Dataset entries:
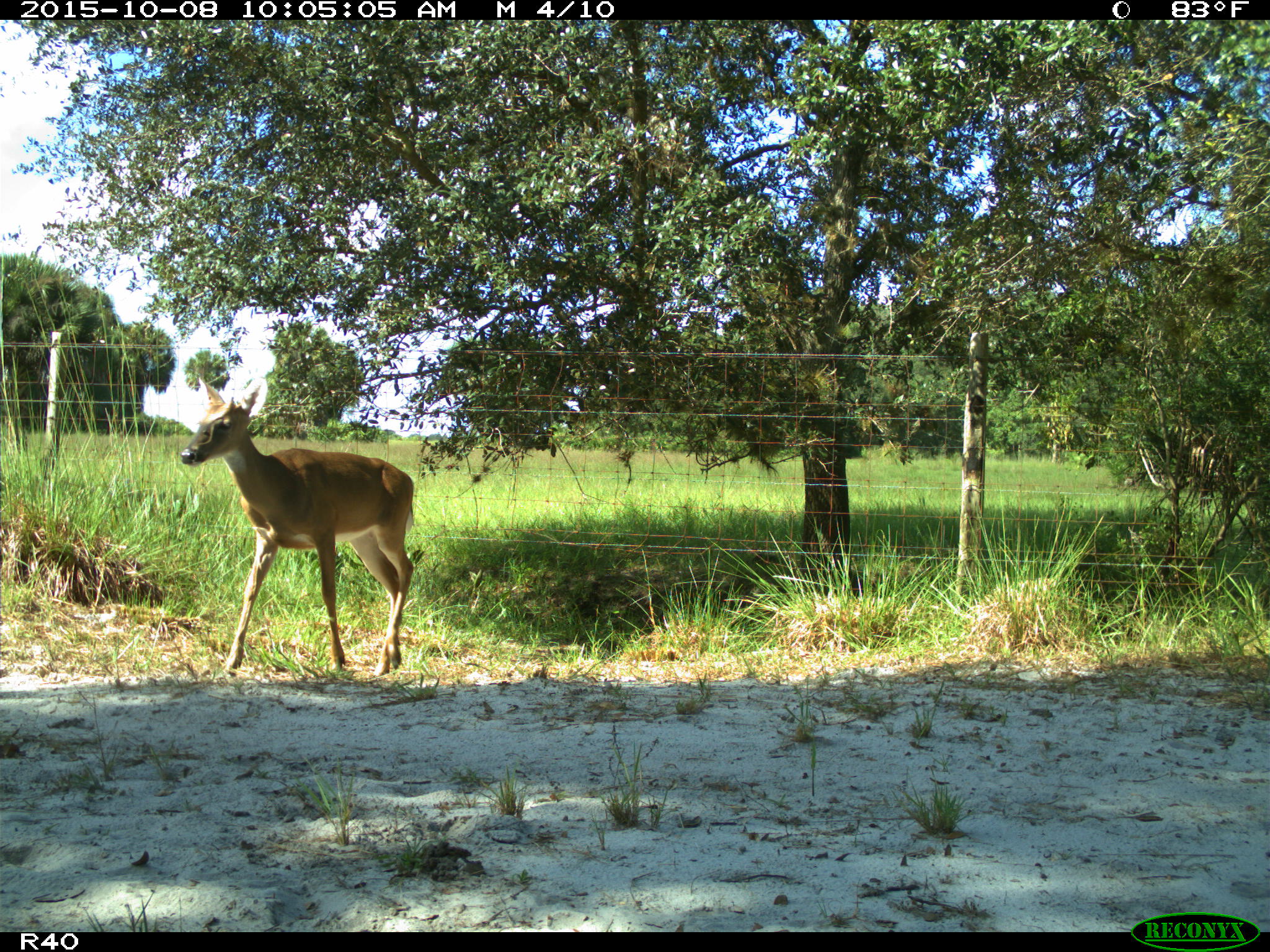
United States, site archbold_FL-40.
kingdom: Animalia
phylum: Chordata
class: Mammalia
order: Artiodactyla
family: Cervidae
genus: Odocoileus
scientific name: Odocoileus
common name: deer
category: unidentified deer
--
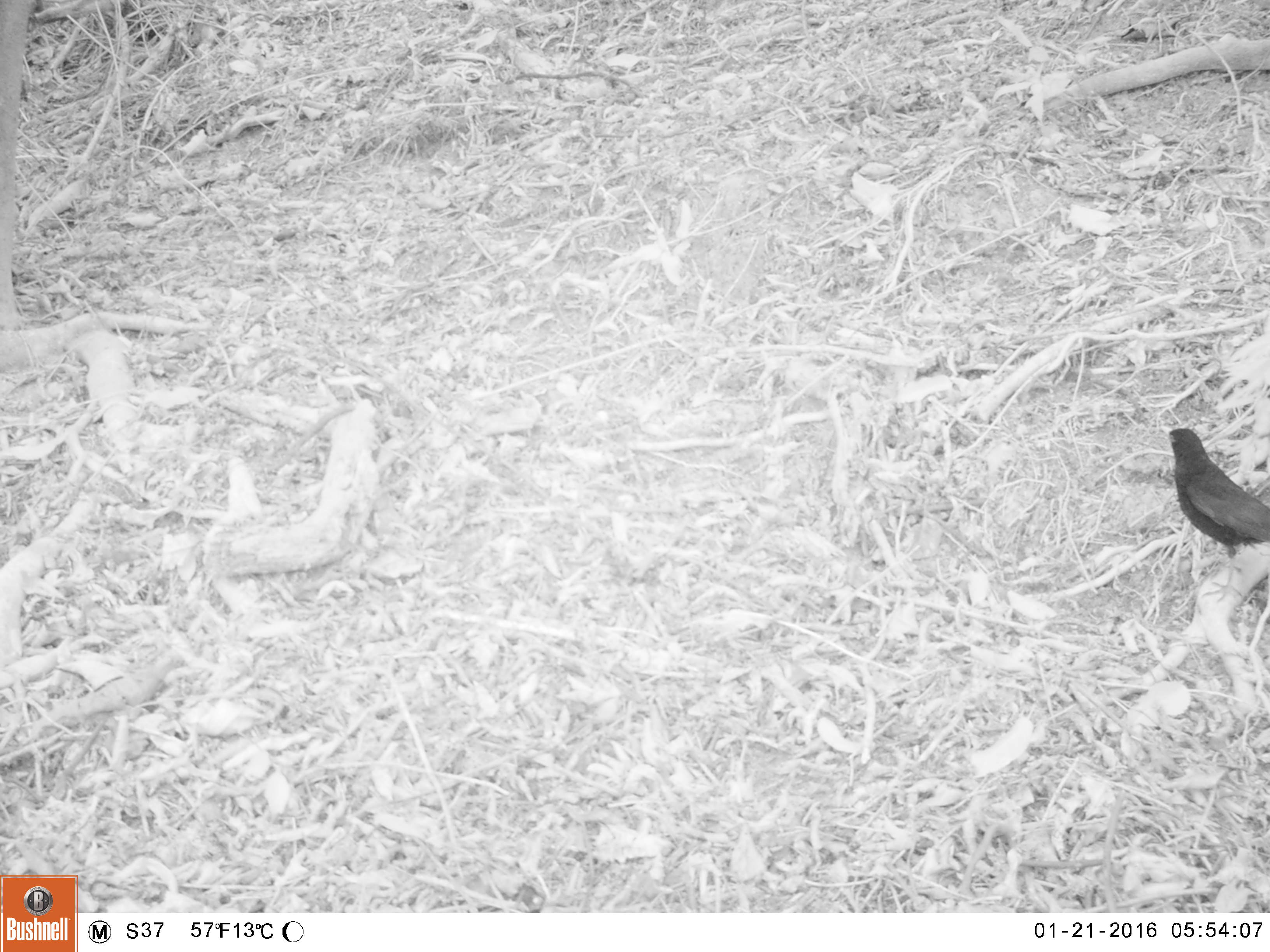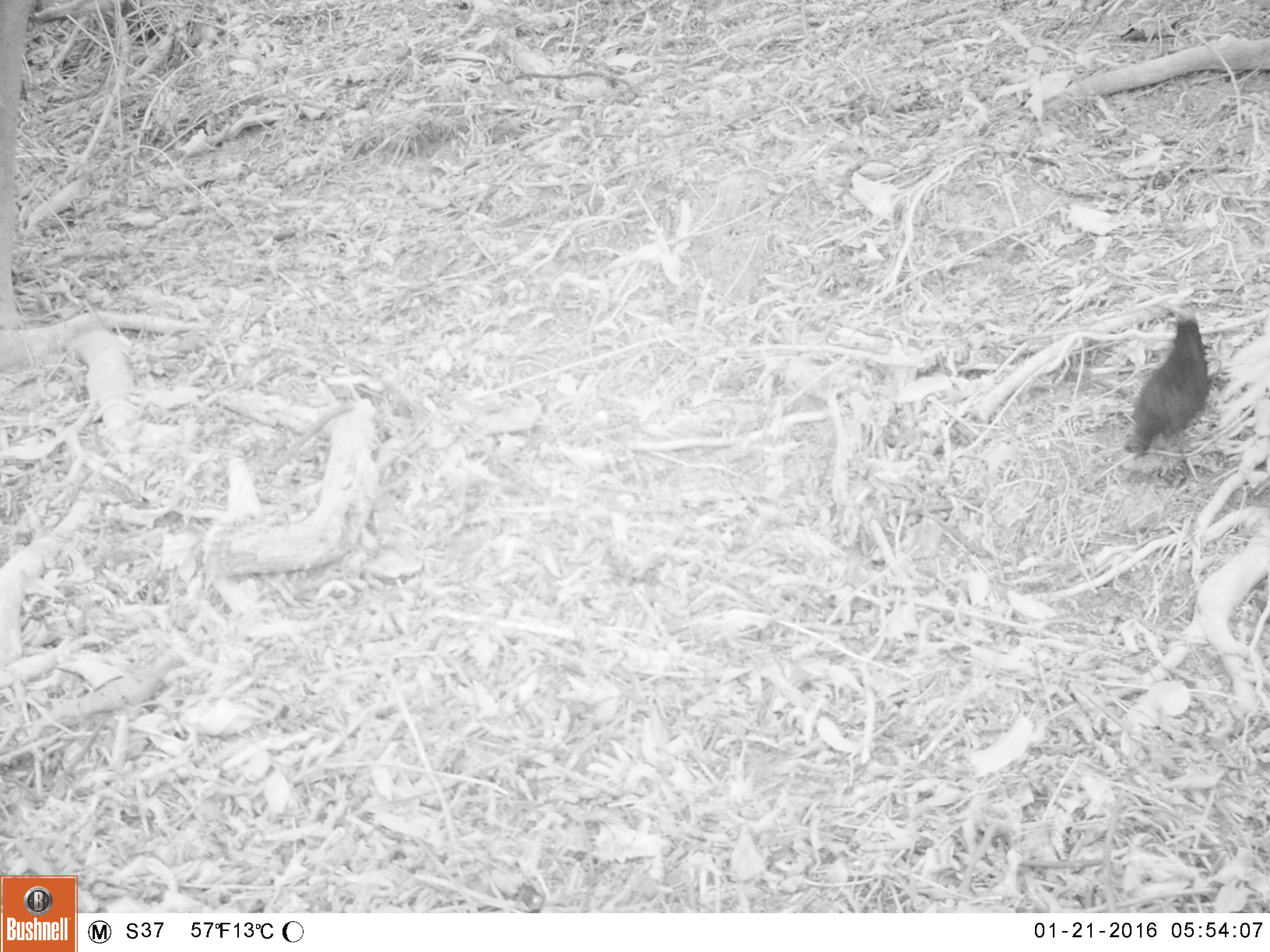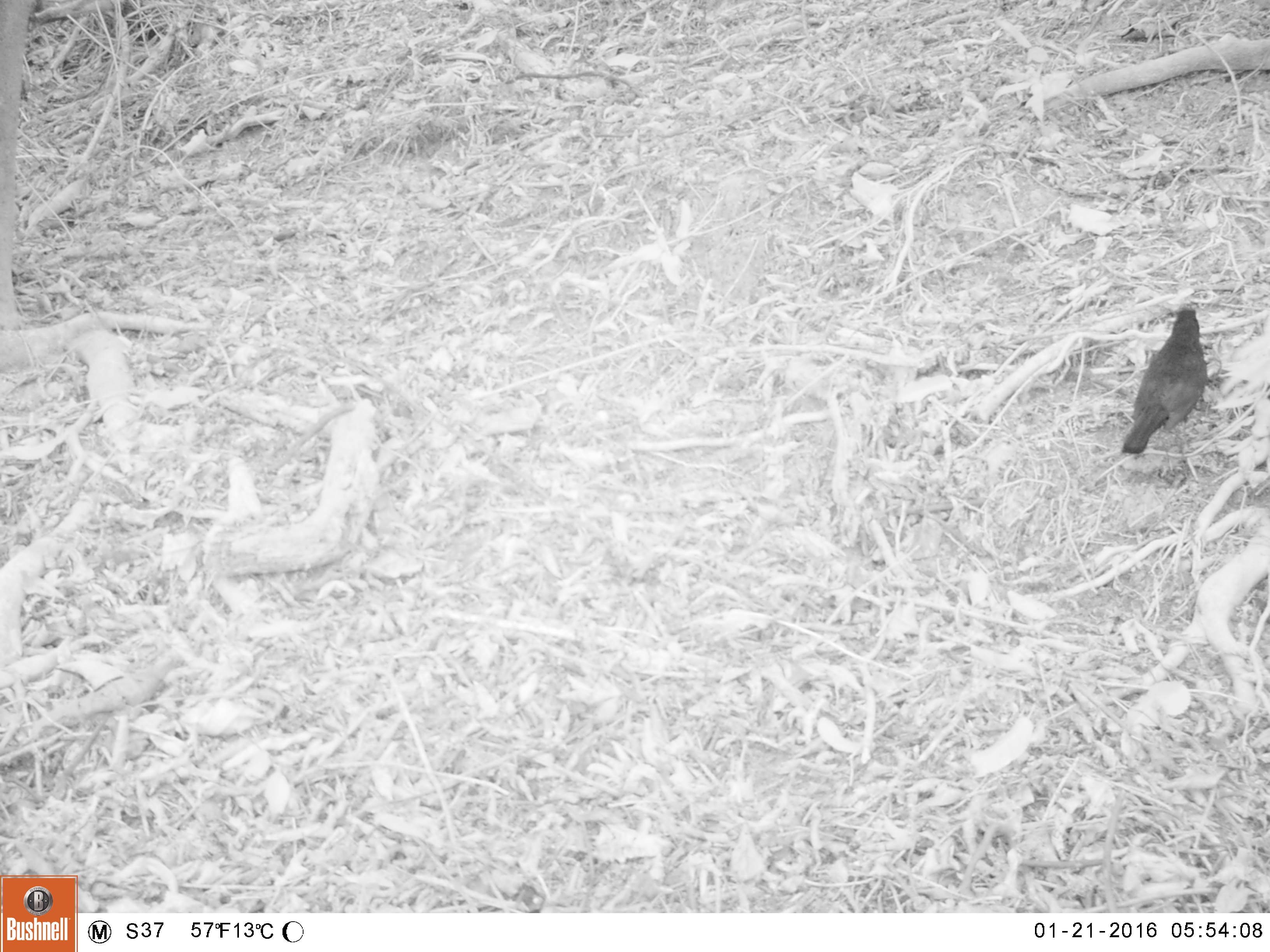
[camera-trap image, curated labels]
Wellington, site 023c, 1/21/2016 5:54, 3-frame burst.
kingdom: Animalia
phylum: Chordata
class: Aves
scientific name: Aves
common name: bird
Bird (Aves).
---
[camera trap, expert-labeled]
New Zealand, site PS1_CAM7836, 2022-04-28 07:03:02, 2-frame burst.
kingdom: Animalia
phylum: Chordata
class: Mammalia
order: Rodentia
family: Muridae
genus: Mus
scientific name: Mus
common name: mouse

Instructions for the task → Reproduce exactly the entries above, limited to the lines from the one with "order: Artiodactyla" through the one with "category: unidentified deer", both included.

Answer for the task →
order: Artiodactyla
family: Cervidae
genus: Odocoileus
scientific name: Odocoileus
common name: deer
category: unidentified deer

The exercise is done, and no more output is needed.